OdpowiedzUsuńNow instead of this city is a park there, so the rulers have changed this place for something else. I think it's better this way xx
UsuńNiesamowite. Miejsce upiorne, ale jest w nim coś fascynującego. Sama nie chciałabym się tam znaleźć, jednak temat tego miasta bardzo mnie zainteresował a wpis pochłonął. Wydaje się być niewiarygodne życie w takim miejscu, a jednak ludzi tam było sporo i funkcjonowali w tym fikcyjnym świecie. Sami je sobie stworzyli i myślę, że niektórzy byli tam szczęśliwi. Ludzie... są fascynujący :)
OdpowiedzUsuńPozdrawiam cieplutko ♡
To prawda miejsce i przeraża i fascynuje. Już żadna z nas sie tam nie znajdzie bo miejsca po prostu jużnie ma... To prawda to niesamowite jak ludzie potrafią się zaadoptować do warunków, w których przyszło im życ
Usuńpozdrawiam <3
Mnie rowniez przeraża to miejsce. Kolejny bardzo ciekawy wpis. Nie słyszałam wcześniej o Mieście Ciemności.
OdpowiedzUsuńMnie i przeraża i fascynuje jednocześnie :-)
UsuńKolejna ciekawostka, której nie znałam. Lubię czytać Twoje posty.
OdpowiedzUsuńSuper, bardzo się cieszę <3
UsuńI didn't know for this place. Thank you for sharing.
OdpowiedzUsuńNew Post - https://www.exclusivebeautydiary.com/2020/11/peter-thomas-roth-rose-stem-cell-bio.html
Miejsce mnie przeraża. Wpis bardzo ciekawy, pierwszy raz słyszę o tym mieści.
OdpowiedzUsuńMnie i przeraża i fascynuje
UsuńOhh my. I can only imagine what it's like to see this place in real life.
OdpowiedzUsuńMe too...
UsuńIt was so terrible!! Very interesting post!
OdpowiedzUsuńThe world of a vet
Instagram
Bloglovin'
Ty xx
UsuńIt's amazing how people can survive in such conditions, thanks for sharing this kind of posts, they always make me think a lot.

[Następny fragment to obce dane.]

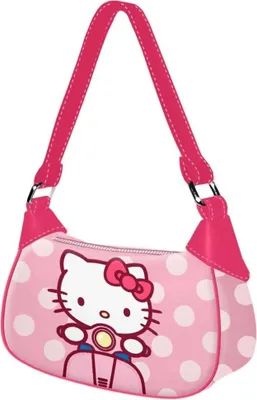 Produktbild von Hello Kitty Motorradtasche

OdpowiedzUsuńhave a great weekend,
S
I know it is. Have a lovely week xx
UsuńCały czas dowiaduję się czegoś nowego – nie miałem pojęcia, że tam kręcono „Krwawy sport” 🤔.
OdpowiedzUsuńo wow!
OdpowiedzUsuńNawet nie wiedziałam, że takie miejsce istnieje. Super, że wyszukujesz takie ciekawostki i dzielisz się z nami nimi.
OdpowiedzUsuńBardzo proszę :)
UsuńAbsolutely Mesmerizing Images - I Am Continuing To Investigate With Nonjudgmental Eyes - Thankful For This Post Because I Have Been Feeling Sorry For Myself Lately - Thanx For The Worldly Perspective - Be Well
OdpowiedzUsuńCheers
Those pictures are awesome! Those Asian people are great! Hopefully someday I can visit that wonderful place. Thanks for sharing.
OdpowiedzUsuńyou're welcome
UsuńTen komentarz został usunięty przez autora.
OdpowiedzUsuńNie słyszałam o tym. Niezwykle interesująca a zarazem przerażająca historia.